§ Aim of the exercise: What lines in the records include the string "extraction"? Return each one.
= Beginning of Section =
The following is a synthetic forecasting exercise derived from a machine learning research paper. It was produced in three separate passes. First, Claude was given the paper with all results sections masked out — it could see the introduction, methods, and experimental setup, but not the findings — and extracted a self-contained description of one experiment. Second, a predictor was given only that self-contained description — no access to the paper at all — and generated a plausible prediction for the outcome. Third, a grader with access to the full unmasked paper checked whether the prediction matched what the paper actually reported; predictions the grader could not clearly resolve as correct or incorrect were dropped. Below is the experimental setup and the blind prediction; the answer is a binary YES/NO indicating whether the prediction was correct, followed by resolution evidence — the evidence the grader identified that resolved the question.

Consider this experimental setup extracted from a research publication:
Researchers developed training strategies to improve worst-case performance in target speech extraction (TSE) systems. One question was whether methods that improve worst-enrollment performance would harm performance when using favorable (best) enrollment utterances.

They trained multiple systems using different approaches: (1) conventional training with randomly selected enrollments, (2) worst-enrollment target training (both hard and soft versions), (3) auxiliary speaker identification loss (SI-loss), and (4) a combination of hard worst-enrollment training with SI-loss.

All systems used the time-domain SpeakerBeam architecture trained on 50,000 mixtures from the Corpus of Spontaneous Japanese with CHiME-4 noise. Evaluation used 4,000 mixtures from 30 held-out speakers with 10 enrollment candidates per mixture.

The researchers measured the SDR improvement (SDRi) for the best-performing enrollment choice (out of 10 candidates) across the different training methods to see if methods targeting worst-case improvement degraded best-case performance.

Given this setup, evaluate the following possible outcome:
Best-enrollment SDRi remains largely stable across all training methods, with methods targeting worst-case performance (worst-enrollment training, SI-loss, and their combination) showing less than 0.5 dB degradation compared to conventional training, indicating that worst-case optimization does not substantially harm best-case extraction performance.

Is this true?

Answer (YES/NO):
= End of Section =
§ Solution to the problem:
Researchers developed training strategies to improve worst-case performance in target speech extraction (TSE) systems. One question was whether methods that improve worst-enrollment performance would harm performance when using favorable (best) enrollment utterances.
Best-enrollment SDRi remains largely stable across all training methods, with methods targeting worst-case performance (worst-enrollment training, SI-loss, and their combination) showing less than 0.5 dB degradation compared to conventional training, indicating that worst-case optimization does not substantially harm best-case extraction performance.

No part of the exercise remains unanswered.